Mit Gegenwind

von Redaktion

Nach mehr als zehn Jahren läuft „Morden im Norden“ erstmals in Spielfilmlänge in der ARD

VON ULRIKE CORDES

Fans des Regionalkrimis „Morden im Norden“ im Ersten müssen heute um 20.15 Uhr gute Nerven haben. Zum einen präsentiert die ARD zu den bislang 140 beliebten Vorabendfolgen erstmals einen Spielfilm im Hauptprogramm. Einen echten Thriller, in dem selbst die Ostsee stürmisch tobt. Und dann beginnt „Am Abgrund“ zum anderen auch noch mit Ereignissen, die das Ende der Zusammenarbeit zwischen den beiden bodenständigen und gewitzten Lübecker Kommissaren bedeuten müssten.

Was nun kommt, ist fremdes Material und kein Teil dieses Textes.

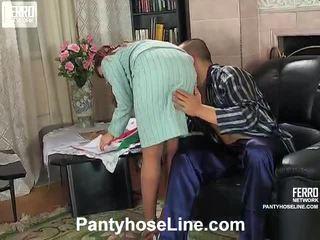閃光絲襪, 著名放養的女孩 最熱, 看 色情絲襪景點 新鮮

Im Zentrum der 90 Minuten steht nämlich ein Fall, der für die Ermittler Finn Kiesewetter (Sven Martinek) und Lars Englen (Ingo Naujoks) ans Eingemachte geht – den Darstellern erging es bei den Dreharbeiten nicht viel anders: „Die Geschichte dreht sich um persönliche Belange der zwei Polizisten. Wir sind diesmal nicht nur die Ermittler, die von außen dazukommen. Sondern wir ermitteln in deren eigener Sache. Müssen uns also mit deren Gefühlen und Gedanken in besonderem Maße auseinandersetzen“, sagt der 59-jährige Martinek. „Das war auch für uns Schauspieler eine ganz andere Geschichte. Es war seelisch also durchaus anstrengend.“

Naujoks ergänzt: „Unsere Frage bei Dreharbeiten ist ja immer, was macht das Geschehen mit den Figuren – und mit uns. Da kommen auch persönliche Erinnerungen und Erfahrungen hoch. Man muss beim Spielen bereit sein, sich als Mensch hineinzubegeben und mitzufühlen.“

Doch worum geht es in „Am Abgrund“ tatsächlich? Der Fall beginnt mit einem Hammerschlag, der hier nicht verraten werden soll. Rückblenden zeigen dann eine Geiselnahme. Kiesewetter und Englen, die zufällig in der Nähe sind, nehmen die Verfolgung auf. Im Parkhaus spitzt sich das Geschehen zu – bis es zum Äußersten kommt. Das Verbrechen hat Folgen auch für das private Wohlergehen der beiden Kommissare. All das hat Regisseur Dirk Pientka, der bereits fast 30 Episoden der Serie in Szene gesetzt hat, nach dem Skript von Christine Rousseau zwischen Lübeck und der Insel Fehmarn versiert und spannend in nordisch herbe Bilder umgesetzt. Ein wenig mehr Vertiefung hätte man der guten Geschichte allerdings doch gewünscht.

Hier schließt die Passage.